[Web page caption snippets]
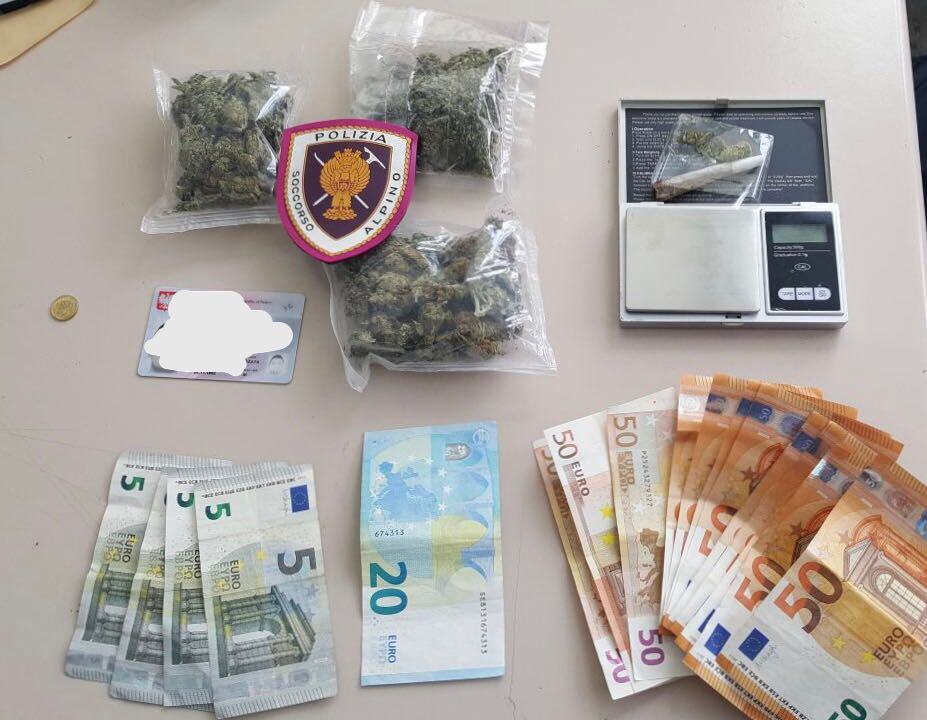 Giovane polacco arrestato a Livigno per spaccio di sostanze stupefacenti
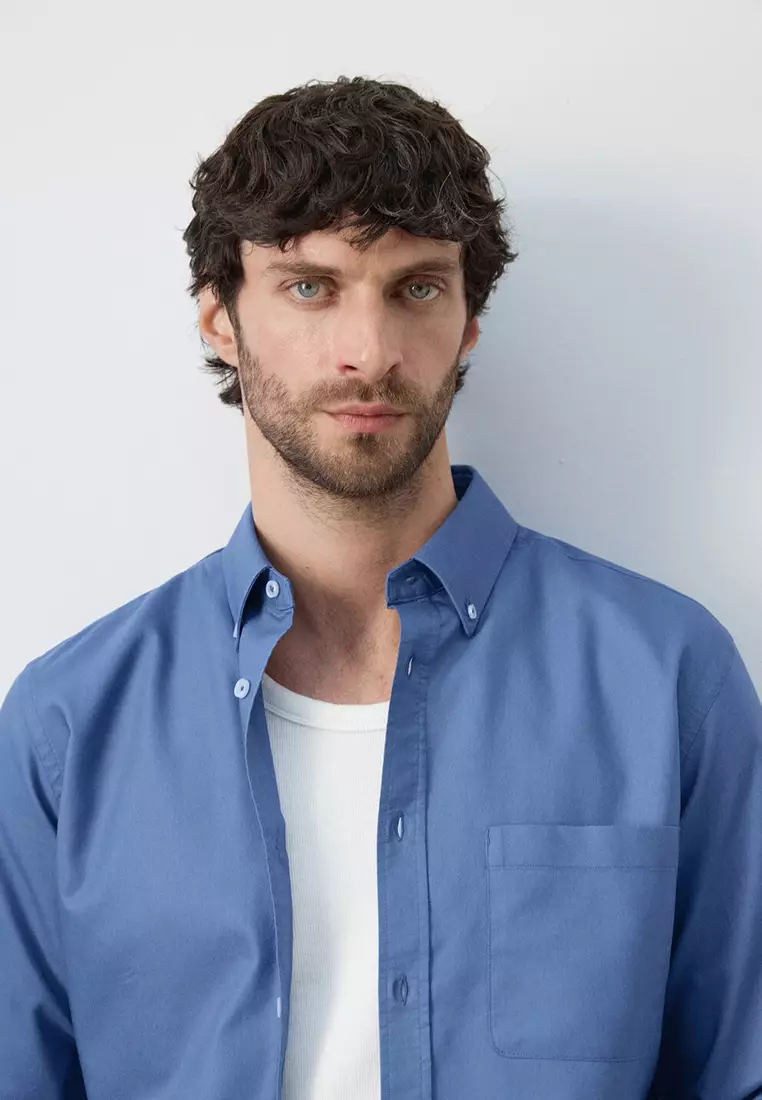 100% Cotton Regular Fit Lightweight Oxford Shirt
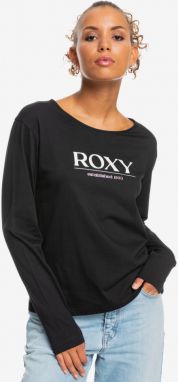Čierne dámske tričko s dlhým rukávom Roxy Magic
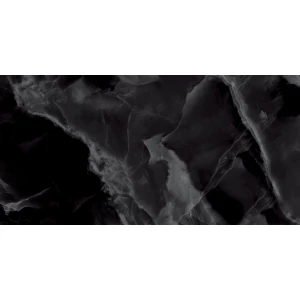 Керамогранит Laparet Andora Black полированный чёрный 120х60 см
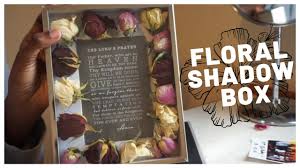 Diy dried flower shadow box + the best gift. Diy Floral Shadow Box Dried Roses Youtube
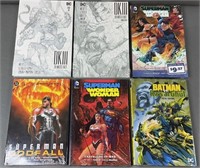 6pc Sealed DC Hardback Comic Books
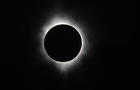 The moon covers the sun during a total solar eclipse, as seen from Fort Worth, Texas, April 8, 2024.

* _Work to be completed_
Copy the lines above exactly and exclude every image.

* _Result of the task_
 Giovane polacco arrestato a Livigno per spaccio di sostanze stupefacenti
 100% Cotton Regular Fit Lightweight Oxford Shirt
Čierne dámske tričko s dlhým rukávom Roxy Magic
 Керамогранит Laparet Andora Black полированный чёрный 120х60 см
 Diy dried flower shadow box + the best gift. Diy Floral Shadow Box Dried Roses Youtube
 6pc Sealed DC Hardback Comic Books
 The moon covers the sun during a total solar eclipse, as seen from Fort Worth, Texas, April 8, 2024.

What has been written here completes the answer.